## Task
Output the listing exactly, leaving out no line.

## Dataset content
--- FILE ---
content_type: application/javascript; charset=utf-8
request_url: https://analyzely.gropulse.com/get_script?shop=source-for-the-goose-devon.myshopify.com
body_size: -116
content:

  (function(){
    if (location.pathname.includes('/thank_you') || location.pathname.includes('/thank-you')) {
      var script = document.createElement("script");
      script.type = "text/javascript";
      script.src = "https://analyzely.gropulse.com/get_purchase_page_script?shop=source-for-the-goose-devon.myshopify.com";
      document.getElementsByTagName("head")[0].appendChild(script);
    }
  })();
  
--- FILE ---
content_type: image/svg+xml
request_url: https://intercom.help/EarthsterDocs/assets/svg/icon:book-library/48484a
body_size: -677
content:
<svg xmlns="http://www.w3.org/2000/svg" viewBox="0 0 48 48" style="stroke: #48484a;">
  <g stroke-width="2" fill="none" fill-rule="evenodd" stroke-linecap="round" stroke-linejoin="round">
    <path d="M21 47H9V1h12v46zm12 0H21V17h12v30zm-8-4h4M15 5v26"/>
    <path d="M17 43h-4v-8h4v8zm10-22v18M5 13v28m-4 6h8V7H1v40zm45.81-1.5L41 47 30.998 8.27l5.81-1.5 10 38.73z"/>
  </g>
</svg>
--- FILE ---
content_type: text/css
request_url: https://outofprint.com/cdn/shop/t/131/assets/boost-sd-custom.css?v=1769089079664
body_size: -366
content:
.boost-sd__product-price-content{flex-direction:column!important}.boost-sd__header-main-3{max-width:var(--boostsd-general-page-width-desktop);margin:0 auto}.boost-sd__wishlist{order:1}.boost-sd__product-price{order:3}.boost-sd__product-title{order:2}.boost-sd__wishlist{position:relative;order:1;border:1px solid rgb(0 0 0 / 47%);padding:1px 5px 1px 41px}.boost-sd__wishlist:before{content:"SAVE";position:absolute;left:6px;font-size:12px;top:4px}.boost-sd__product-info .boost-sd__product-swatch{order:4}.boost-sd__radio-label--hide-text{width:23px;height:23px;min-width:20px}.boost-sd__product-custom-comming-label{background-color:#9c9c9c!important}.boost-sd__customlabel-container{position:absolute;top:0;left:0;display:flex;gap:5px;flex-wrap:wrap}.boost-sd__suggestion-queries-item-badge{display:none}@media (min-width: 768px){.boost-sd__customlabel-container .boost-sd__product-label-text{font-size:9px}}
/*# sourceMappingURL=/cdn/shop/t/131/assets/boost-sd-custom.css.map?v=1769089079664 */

## Solution for this task
--- FILE ---
content_type: application/javascript; charset=utf-8
request_url: https://analyzely.gropulse.com/get_script?shop=source-for-the-goose-devon.myshopify.com
body_size: -116
content:

  (function(){
    if (location.pathname.includes('/thank_you') || location.pathname.includes('/thank-you')) {
      var script = document.createElement("script");
      script.type = "text/javascript";
      script.src = "https://analyzely.gropulse.com/get_purchase_page_script?shop=source-for-the-goose-devon.myshopify.com";
      document.getElementsByTagName("head")[0].appendChild(script);
    }
  })();
  
--- FILE ---
content_type: image/svg+xml
request_url: https://intercom.help/EarthsterDocs/assets/svg/icon:book-library/48484a
body_size: -677
content:
<svg xmlns="http://www.w3.org/2000/svg" viewBox="0 0 48 48" style="stroke: #48484a;">
  <g stroke-width="2" fill="none" fill-rule="evenodd" stroke-linecap="round" stroke-linejoin="round">
    <path d="M21 47H9V1h12v46zm12 0H21V17h12v30zm-8-4h4M15 5v26"/>
    <path d="M17 43h-4v-8h4v8zm10-22v18M5 13v28m-4 6h8V7H1v40zm45.81-1.5L41 47 30.998 8.27l5.81-1.5 10 38.73z"/>
  </g>
</svg>
--- FILE ---
content_type: text/css
request_url: https://outofprint.com/cdn/shop/t/131/assets/boost-sd-custom.css?v=1769089079664
body_size: -366
content:
.boost-sd__product-price-content{flex-direction:column!important}.boost-sd__header-main-3{max-width:var(--boostsd-general-page-width-desktop);margin:0 auto}.boost-sd__wishlist{order:1}.boost-sd__product-price{order:3}.boost-sd__product-title{order:2}.boost-sd__wishlist{position:relative;order:1;border:1px solid rgb(0 0 0 / 47%);padding:1px 5px 1px 41px}.boost-sd__wishlist:before{content:"SAVE";position:absolute;left:6px;font-size:12px;top:4px}.boost-sd__product-info .boost-sd__product-swatch{order:4}.boost-sd__radio-label--hide-text{width:23px;height:23px;min-width:20px}.boost-sd__product-custom-comming-label{background-color:#9c9c9c!important}.boost-sd__customlabel-container{position:absolute;top:0;left:0;display:flex;gap:5px;flex-wrap:wrap}.boost-sd__suggestion-queries-item-badge{display:none}@media (min-width: 768px){.boost-sd__customlabel-container .boost-sd__product-label-text{font-size:9px}}
/*# sourceMappingURL=/cdn/shop/t/131/assets/boost-sd-custom.css.map?v=1769089079664 */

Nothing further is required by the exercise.